◆ CONSIGNES
A: Recopiez le passage du texte sur la population sri lankaise qui commence par "Mais, à présent, les" et se poursuit jusqu'à "diversifiée de populations.".
B: D'après le texte sur la population sri lankaise, quel nom porte la population issue des enfants que des Hollandais eurent avec des Sri Lankaises ?
C: Rédigez la suite du texte sur la population sri lankaise, en reprenant immédiatement après sa dernière phrase.

◆ TEXTE FOURNI
Mais, à présent, les locuteurs de langue tamoule sont soit hindouistes, pratiquant le culte de Shiva, soit convertis au christianisme — depuis le XVIe siècle, sous l’influence des Portugais. Des musulmans parlent aussi le Tamoul, mais ne s’identifient pas à la cause tamoule. Enfin il y a les Tamouls introduits par les Anglais au XIXe siècle pour travailler sur les plantations de café et ensuite de thé. C’est une complexité extraordinaire à laquelle s’ajoute une pincée de Malais, arrivés au XVIIIe siècle, un certain nombre de Hollandais qui eurent des enfants avec des Sri Lankaises — les Burghers—, plus quelques autres petites communautés. C’est une palette très diversifiée de populations.

Christiane Passevant : Quand on décrit la population sri lankaise, il faut donc avoir en tête cette diversité, qui existe aussi à l’intérieur même des « communautés » — bien qu’il faille se méfier de ce terme — et est la caractéristique de la population de l’île.

◆ DONNÉES FOURNIES
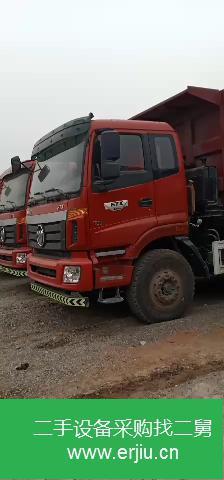 河北出售二手福田歐曼牽引車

◆ RÉPONSES
A:
Mais, à présent, les locuteurs de langue tamoule sont soit hindouistes, pratiquant le culte de Shiva, soit convertis au christianisme — depuis le XVIe siècle, sous l’influence des Portugais. Des musulmans parlent aussi le Tamoul, mais ne s’identifient pas à la cause tamoule. Enfin il y a les Tamouls introduits par les Anglais au XIXe siècle pour travailler sur les plantations de café et ensuite de thé. C’est une complexité extraordinaire à laquelle s’ajoute une pincée de Malais, arrivés au XVIIIe siècle, un certain nombre de Hollandais qui eurent des enfants avec des Sri Lankaises — les Burghers—, plus quelques autres petites communautés. C’est une palette très diversifiée de populations.

B: Les Burghers.

C:
Éric Paul Meyer : À la fin du XVIIIe siècle et au début du XIXe siècle arrivent les Anglais. Ils s’emparent des côtes, comme auparavant les Portugais et les Hollandais qui ont laissé des noms de famille, des villes et des conversions au christianisme. Le but des Anglais est de rentabiliser l’économie de Ceylan et d’en tirer un maximum de profit. Ils sont dans une logique mercantile et vont créer des plantations sur toutes les montagnes de l’île. Ils rasent d’abord la plus grande partie des forêts et provoquent une catastrophe écologique en prenant aux villageois leurs terrains de parcours, de chasse, là où paissent les buffles et où ils récoltent le miel. Ces villageois, Cinghalais pour la plupart, notamment aux environs de Kandy (montagne en Cinghalais), sont ainsi restreints à leurs villages, leurs rizières, leurs jardins et sont privés des régions de montagne.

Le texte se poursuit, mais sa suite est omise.